CHALLENGE »
Please rewrite the records starting at the line that has "In the picture, between" and stopping at the end of the records, swapping "green leaf" for "plant leaf" and changing nothing else.
--
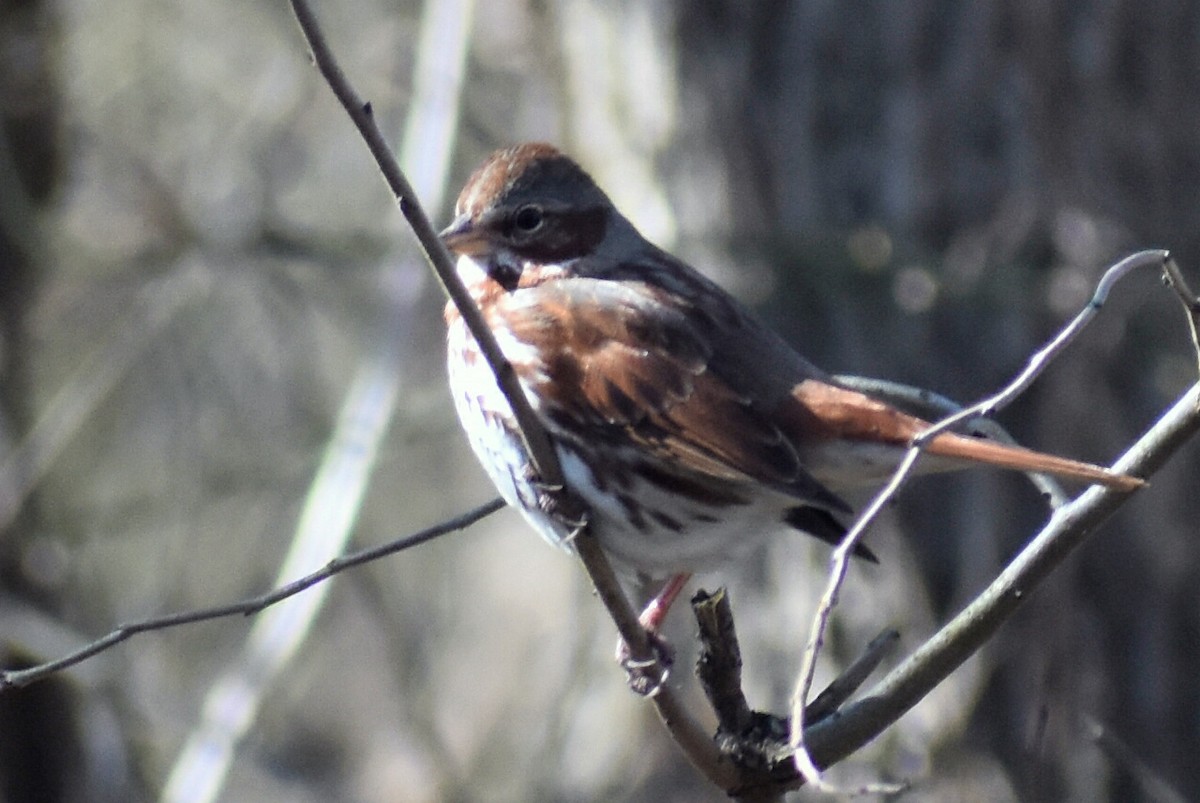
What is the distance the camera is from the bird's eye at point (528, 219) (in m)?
4.31

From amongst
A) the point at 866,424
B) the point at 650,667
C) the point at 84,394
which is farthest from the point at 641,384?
the point at 84,394

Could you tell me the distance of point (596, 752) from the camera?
7.45 m

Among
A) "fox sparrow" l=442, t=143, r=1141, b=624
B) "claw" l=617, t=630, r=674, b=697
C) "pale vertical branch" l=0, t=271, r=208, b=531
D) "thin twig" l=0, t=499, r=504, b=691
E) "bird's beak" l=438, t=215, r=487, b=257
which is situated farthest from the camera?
"pale vertical branch" l=0, t=271, r=208, b=531

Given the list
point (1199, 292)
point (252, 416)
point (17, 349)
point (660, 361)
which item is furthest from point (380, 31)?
point (660, 361)

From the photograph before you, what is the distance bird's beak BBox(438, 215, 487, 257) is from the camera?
423cm

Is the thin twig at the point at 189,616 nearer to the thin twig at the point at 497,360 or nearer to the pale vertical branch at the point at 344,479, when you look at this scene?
the thin twig at the point at 497,360

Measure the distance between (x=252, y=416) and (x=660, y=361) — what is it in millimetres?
5273

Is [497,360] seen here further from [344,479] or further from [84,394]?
[84,394]

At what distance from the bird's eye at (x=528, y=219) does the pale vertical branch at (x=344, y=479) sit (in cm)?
175

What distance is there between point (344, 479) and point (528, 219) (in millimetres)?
1991

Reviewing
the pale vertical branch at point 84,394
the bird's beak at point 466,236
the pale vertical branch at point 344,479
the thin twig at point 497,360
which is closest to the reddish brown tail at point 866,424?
the thin twig at point 497,360

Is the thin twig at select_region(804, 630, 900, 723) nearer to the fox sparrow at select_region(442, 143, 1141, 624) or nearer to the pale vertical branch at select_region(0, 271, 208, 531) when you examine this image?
the fox sparrow at select_region(442, 143, 1141, 624)

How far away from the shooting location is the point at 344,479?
19.8 feet

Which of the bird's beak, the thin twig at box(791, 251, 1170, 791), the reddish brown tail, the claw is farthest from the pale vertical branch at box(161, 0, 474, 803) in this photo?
the thin twig at box(791, 251, 1170, 791)
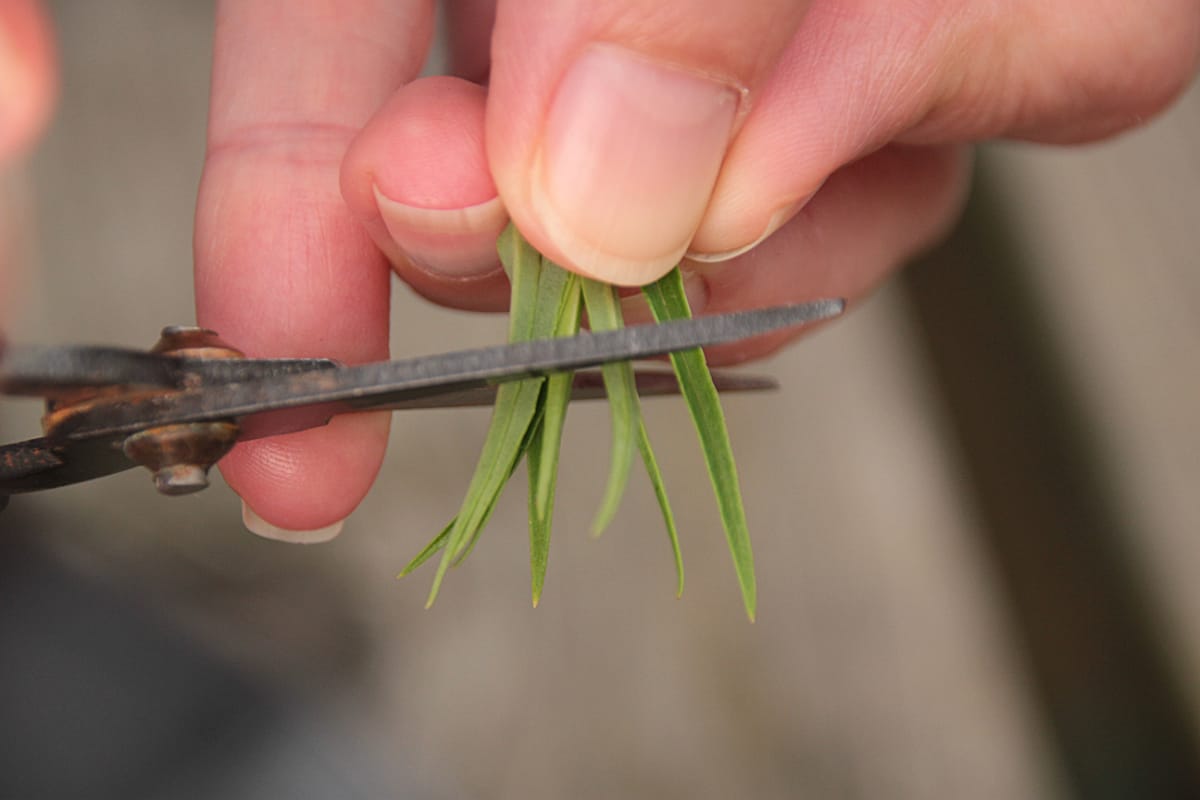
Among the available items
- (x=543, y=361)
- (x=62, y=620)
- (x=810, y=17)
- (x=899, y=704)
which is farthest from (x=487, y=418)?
(x=543, y=361)

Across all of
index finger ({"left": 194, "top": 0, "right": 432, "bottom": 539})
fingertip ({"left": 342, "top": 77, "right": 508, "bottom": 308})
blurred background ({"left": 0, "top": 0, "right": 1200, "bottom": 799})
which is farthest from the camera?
blurred background ({"left": 0, "top": 0, "right": 1200, "bottom": 799})

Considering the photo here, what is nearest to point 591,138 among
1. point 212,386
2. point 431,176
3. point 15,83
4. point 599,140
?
point 599,140

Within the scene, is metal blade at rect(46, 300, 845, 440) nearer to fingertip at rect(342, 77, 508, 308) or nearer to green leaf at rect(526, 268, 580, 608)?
green leaf at rect(526, 268, 580, 608)

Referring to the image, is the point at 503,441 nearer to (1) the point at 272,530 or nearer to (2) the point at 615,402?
(2) the point at 615,402

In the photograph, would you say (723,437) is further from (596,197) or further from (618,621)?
(618,621)

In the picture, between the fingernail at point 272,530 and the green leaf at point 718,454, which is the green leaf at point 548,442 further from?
the fingernail at point 272,530

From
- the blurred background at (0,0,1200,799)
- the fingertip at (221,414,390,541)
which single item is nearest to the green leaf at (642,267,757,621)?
the fingertip at (221,414,390,541)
--
WRITTEN REPLY »
In the picture, between the fingernail at point 272,530 and the plant leaf at point 718,454, which is the plant leaf at point 548,442 further from?
the fingernail at point 272,530

From
- the blurred background at (0,0,1200,799)
- the fingertip at (221,414,390,541)
which single item is nearest to the plant leaf at (642,267,757,621)?
the fingertip at (221,414,390,541)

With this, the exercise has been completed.